Unbelievable Tri-State Mining Documentary
Christina Ward at Feral House/Process Media found this incredible short film about the Tri-State Mining District on the ever-important Internet Archive titled Men and Dust.
https://archive.org/details/men-and-dust-1940/men-and-dust-1940-10mbps.mp4
If you’re not familiar with the Tr-State Mining District it was a labyrinth of lead and zinc mines that covered the three corners of Oklahoma, Missouri and Kansas. Its storied lead pollution has the unfortunate distinction of being one of the first and worst Superfund sites in the country. Generations of the local children were born disadvantaged from lead poisoning, the water is cadmium orange from heavy metals and the ground is sinking into the mines. What is more challenging that much of the land belongs to the Quapaw Tribe who leased it to the mining companies throughout the early 20th Century. It’s a story about the environment, but also politics, poverty, the social role of government responsibility, the nature of work and activism among other things.
The first half of my book, Earth A.D.: The Poisoning of the American Landscape and the Communities Who Fought Back deals with the many complexities of this site. So i have a particular interest in all the scholarship of this subject.

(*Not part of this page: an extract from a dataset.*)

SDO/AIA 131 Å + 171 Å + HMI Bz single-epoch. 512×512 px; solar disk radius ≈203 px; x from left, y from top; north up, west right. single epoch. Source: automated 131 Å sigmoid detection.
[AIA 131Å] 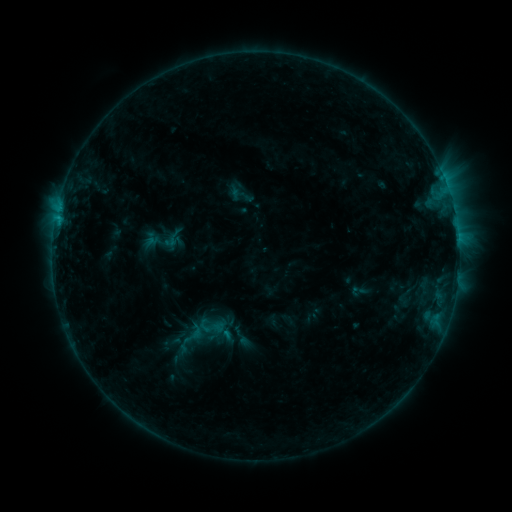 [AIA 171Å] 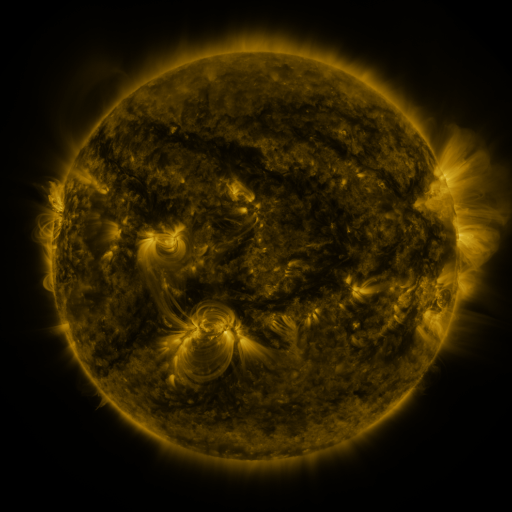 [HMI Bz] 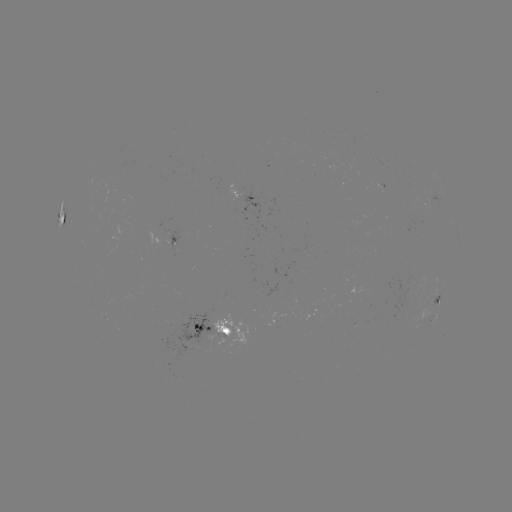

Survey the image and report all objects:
sigmoid: [194, 312, 227, 341]
sigmoid: [176, 320, 209, 347]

Men and Dust is like a surrealist Buñuel film about the mining industry. It doesn’t look like the WPA documentaries from the time it was released in 1940. It’s a must see for fans of cinema. I say that apart from my interest in this place and subject.
from archive.org:
Documentary sponsored by a labor advocacy group to draw attention to the industrial diseases plaguing zinc and lead miners in the tristate region of Kansas, Missouri, and Oklahoma.
Note: Sheldon Dick initially came to the region to take photographs for a Tri-State Survey Committee report and stayed on to make Men and Dust. Gerald Markowitz and David Rosner write that the tristate advocacy campaign was pivotal in alerting the public to the industrial health hazards faced by American workers in some industries.